In other words, the United States has one of the most permissive environments in the developed world to enter the field of medicine. The primary obstacle is the cost of medical education, and with high earning potential and with availability of loans that's seldom a major obstacle.

Krumple;120955 wrote:
Also to be a simple technician on medical equipment requires lots of training and to be certified which drives up the cost of maintenance or servicing of that equipment.
They have MRIs and PET scanners and autoclaves and computers and robot surgery in Europe, Australia, and Japan too.

Krumple;120955 wrote:
Other countries don't have these restrictions in all the same cases as the US.
It's more restrictive in just about every other country.

Krumple;120955 wrote:
You shouldn't have to be required to have a medical degree in my opinion to be a doctor.
A medical degree isn't even close to enough to become a doctor. Getting an MD just makes you ready to be an intern. Trust me, I did seven years of postgraduate medical training after medical school, I've attained three specialty board certifications (most people only get one), and I've been a medical school faculty member for two years, and it's still not enough to feel like I have command of all the things I need to do.

Krumple;120955 wrote:
Doctors can't be sued, they have massive protection from being prosecuted since they are only "practicing medicine".
That part I agree with, though the major cost of medical liability is that doctors in the US order unnecessary tests for CYA purposes.

Krumple;120955 wrote:
What I am saying is that our current doctors have the wrong incentive and protection that otherwise would drive out the inefficiencies of the system. But our government has stepped in and it creates not only additional inefficiencies but grossly bloats the ones that would be there without it's interference.
With all due respect, Krumple, (moreso today because we see eye to eye in a different thread :flowers:), I've been in the field of medicine for a very long time and I am having a great deal of difficulty meshing your points with reality. I've been licensed in CT, MA, and NC, I've been affiliated with three different medical schools and god at least 20 or 30 hospitals, and I know a lot of hospital administrators. It's like you're not even talking about the system I work in.
0 Replies
 
EmperorNero
 
  1  
Reply Tue 26 Jan, 2010 07:24 am
@BrightNoon,
BrightNoon;120940 wrote:
The primary reason that Europe can afford expensive welfare systems is that Europe does not have to provide - much - for its own defense, as it yet enjoys the protection of the American military. As our hegemony declines though, watch out.

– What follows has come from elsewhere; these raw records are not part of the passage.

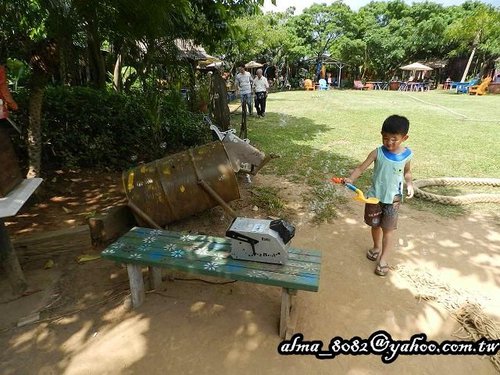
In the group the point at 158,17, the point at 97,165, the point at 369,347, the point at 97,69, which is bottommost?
the point at 369,347

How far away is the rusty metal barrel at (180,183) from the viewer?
3.37 m

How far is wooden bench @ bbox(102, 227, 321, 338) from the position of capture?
7.40 feet

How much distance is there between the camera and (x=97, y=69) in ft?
22.5

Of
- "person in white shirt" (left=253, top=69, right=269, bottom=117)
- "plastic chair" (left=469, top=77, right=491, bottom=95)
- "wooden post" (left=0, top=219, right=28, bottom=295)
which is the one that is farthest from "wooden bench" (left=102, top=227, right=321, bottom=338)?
"plastic chair" (left=469, top=77, right=491, bottom=95)

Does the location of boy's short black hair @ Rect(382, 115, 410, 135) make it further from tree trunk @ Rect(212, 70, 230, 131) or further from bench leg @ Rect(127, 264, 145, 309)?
tree trunk @ Rect(212, 70, 230, 131)

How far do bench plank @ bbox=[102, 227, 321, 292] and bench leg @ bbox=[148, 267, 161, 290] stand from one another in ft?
1.05

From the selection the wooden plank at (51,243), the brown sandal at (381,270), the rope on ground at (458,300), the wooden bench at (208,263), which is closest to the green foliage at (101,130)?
the wooden plank at (51,243)

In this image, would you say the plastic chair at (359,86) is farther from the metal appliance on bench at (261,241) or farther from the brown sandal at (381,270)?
the metal appliance on bench at (261,241)

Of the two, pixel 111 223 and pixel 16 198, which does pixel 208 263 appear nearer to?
pixel 111 223

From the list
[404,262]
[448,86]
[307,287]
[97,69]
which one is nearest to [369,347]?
[307,287]

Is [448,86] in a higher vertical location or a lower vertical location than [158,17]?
lower

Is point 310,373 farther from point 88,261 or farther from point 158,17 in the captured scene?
point 158,17

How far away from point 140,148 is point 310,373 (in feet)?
16.5

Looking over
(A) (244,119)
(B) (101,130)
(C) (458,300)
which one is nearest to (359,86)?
(A) (244,119)
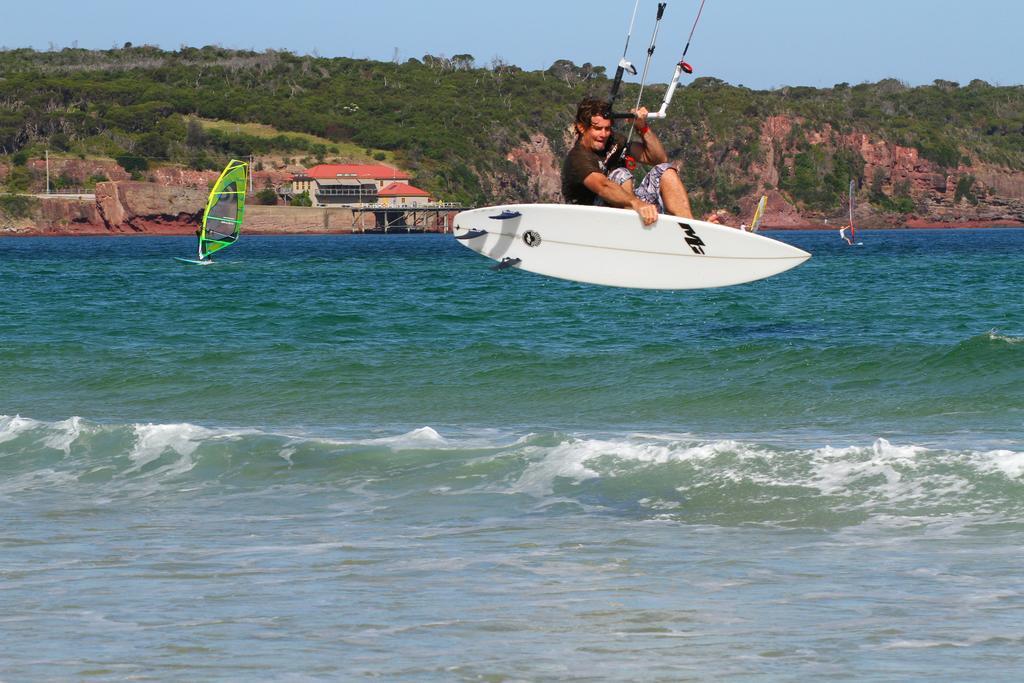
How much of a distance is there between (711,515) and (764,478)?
1373 mm

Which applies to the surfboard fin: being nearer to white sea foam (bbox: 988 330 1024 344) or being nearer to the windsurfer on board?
the windsurfer on board

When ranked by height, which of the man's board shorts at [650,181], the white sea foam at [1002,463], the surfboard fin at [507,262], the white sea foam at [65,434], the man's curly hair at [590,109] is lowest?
the white sea foam at [65,434]

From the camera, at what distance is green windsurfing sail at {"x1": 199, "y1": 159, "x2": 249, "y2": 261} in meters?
58.5

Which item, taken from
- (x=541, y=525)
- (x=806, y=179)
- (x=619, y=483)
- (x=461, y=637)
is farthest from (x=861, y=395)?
(x=806, y=179)

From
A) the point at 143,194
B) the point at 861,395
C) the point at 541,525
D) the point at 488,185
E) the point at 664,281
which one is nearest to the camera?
the point at 541,525

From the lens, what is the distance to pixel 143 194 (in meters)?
140

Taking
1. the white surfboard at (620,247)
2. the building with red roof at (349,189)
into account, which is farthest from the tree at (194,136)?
the white surfboard at (620,247)

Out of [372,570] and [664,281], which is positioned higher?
[664,281]

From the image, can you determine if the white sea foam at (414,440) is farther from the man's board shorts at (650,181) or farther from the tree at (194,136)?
the tree at (194,136)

Not only that; Europe can afford expensive welfare systems because the US subsidizes it in many unintentional ways.
Take the US free market health care system for example. Health care advancements over the last 50 year came almost entirely from the US. Where the inventors and distributors can expect a profit. As opposed to Europe, where there is no incentive for invention, any new technology really is more a pain in the ass to some government bureaucrat.
Then that new advancement is available in the US, at first at a high prices, which in part explains why the US health care system is so expensive. And then those advancements are sold to Europe at a lower price.
But Europe's socialized health care systems wouldn't have those advancements without the US free market health care system being there to subsidize them. And more importantly, if the US tried to copy this supposed "success" of the European socialized health care systems, it wouldn't work as then there's nobody to subsidize the US, plus the European systems wouldn't work any more either.